The acute crises reminded us how food is used as a strategic weapon and that food shortages – even famine – are integral parts of (armed) conflicts (think about WWII and its aftermath that led to the creation of the EU Common Agricultural Policy). But what happens when world’s breadbasket, Ukraine, and Russia, are at war? They are major grain exporters, in particular to Africa, and Russia has exploited the “opportunity” to weaponize grain trade (go check another MATS/Ukraine project “Repairing Broken Food Trade Routes Ukraine – Africa” by World Trade Institute (WTI) here). Despite Russia’s practices on threatening food security has been widely deemed, the weaponization continues. The weaponization of food supplies occurs also in the case of Israeli-Hamas war (and in many others). Starving civilians is a war crime.

Breaking the illusion

While food security has been an integral part of local, regional, and global (trade) policymaking for years the relatively peaceful times since WWII have made people (in the rich world) numb to the value of the current stability and prosperity, and numb to implications from potential disruptions: war, diseases (animal, plant, or human health threatening – don’t forget about COVID-19), climate change (droughts, decertification, floods, extreme temperatures (high and low), or trade restrictions, to name few.

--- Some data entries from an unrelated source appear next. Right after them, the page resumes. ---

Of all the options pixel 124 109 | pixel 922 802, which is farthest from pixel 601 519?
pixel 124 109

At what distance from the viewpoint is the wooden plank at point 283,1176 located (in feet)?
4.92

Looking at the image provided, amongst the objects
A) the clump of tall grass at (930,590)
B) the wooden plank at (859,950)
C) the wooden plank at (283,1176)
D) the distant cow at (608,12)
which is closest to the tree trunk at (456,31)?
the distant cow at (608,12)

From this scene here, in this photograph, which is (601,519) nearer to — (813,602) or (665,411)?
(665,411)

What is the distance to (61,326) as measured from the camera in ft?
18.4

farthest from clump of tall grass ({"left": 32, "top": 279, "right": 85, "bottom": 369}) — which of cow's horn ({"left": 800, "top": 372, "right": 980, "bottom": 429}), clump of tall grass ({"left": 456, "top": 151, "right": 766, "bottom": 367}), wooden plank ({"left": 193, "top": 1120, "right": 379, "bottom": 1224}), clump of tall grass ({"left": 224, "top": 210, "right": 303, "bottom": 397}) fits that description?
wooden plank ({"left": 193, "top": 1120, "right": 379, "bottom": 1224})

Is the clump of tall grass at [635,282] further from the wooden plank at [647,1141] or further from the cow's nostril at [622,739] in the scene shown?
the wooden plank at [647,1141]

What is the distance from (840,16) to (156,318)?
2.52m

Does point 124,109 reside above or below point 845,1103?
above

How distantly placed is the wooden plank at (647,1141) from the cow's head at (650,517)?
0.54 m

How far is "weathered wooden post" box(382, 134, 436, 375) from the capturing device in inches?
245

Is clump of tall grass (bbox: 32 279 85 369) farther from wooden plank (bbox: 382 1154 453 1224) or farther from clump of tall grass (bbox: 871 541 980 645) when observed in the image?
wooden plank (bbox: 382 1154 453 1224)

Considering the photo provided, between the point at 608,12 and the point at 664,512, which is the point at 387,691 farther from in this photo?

Some have been privileged to live in the illusion that food falls from the sky and nothing can disrupt its supply. International trade will always guarantee the availability of food. But think about the other side of the coin: environmental and social degradation as well as climate change are affecting your survival and economic base. Even if food was available, you live in poverty and cannot afford it. Perhaps international trade is not guaranteeing anything for you personally, but looming disruptions to it concern you every day, in terms of affordability, equity, and health. Or imagine you being a small farmer relying on export-oriented cash-crops, you likely fear for more trade related regulations that depress your economic viability.

Having provided a very simplistic example of two sides of the coin, let’s go back to the beginning of this post. Are there commonly agreed-upon priorities in the current global system? Can there even be? United Nations Secretary-General António Guterres outlined priorities for the UN for 2023 in his speech to the General Assembly. He said: “we have started 2023 staring down the barrel of a confluence of challenges unlike any other in our lifetimes” listing wars, the climate crisis, extreme poverty, and geopolitical divisions as major challenges. However, we need to acknowledge that these challenges are not commonly shared – not even believed.  Many times what is out of sight, remains out of mind. Many crises become normalized. Think about food and nutrition insecurity or environmental catastrophes which are being visible on our TVs but not in our own neighborhoods. When are these close enough for us to care? Is there something wrong if we don’t?

Mind your own business?

The global trading environment has changed radically in just the past few years. For that reason, MATS must consider, and is considering it: the geopoliticisation of trade, rising unilateralism, and different positions that countries hold. As an EU project, we are not only “path-dependent” on our own trade policy, which determines the leeway for our agri-food trade policies. We should also be reminded by our own norms how path-dependence can be addressed for the sake of a more inclusive and societally legitimate sustainability transition pathways. Recall that the EU has its own set of values, including a strong environmental sustainability agenda. The question is: How do we create sustainable transition pathways in a mutually beneficial and realistic way that are based on ‘societal’ legitimacy? Understanding only ourselves is not, however, the solution.

Mari Carlson is the co-coordinator for the MATS project. She is also a doctoral researcher in the doctoral programme in Sustainable Use of Renewable Natural Resources at the University of Helsinki. Her research combines trade policy, environmental sustainability, and agriculture.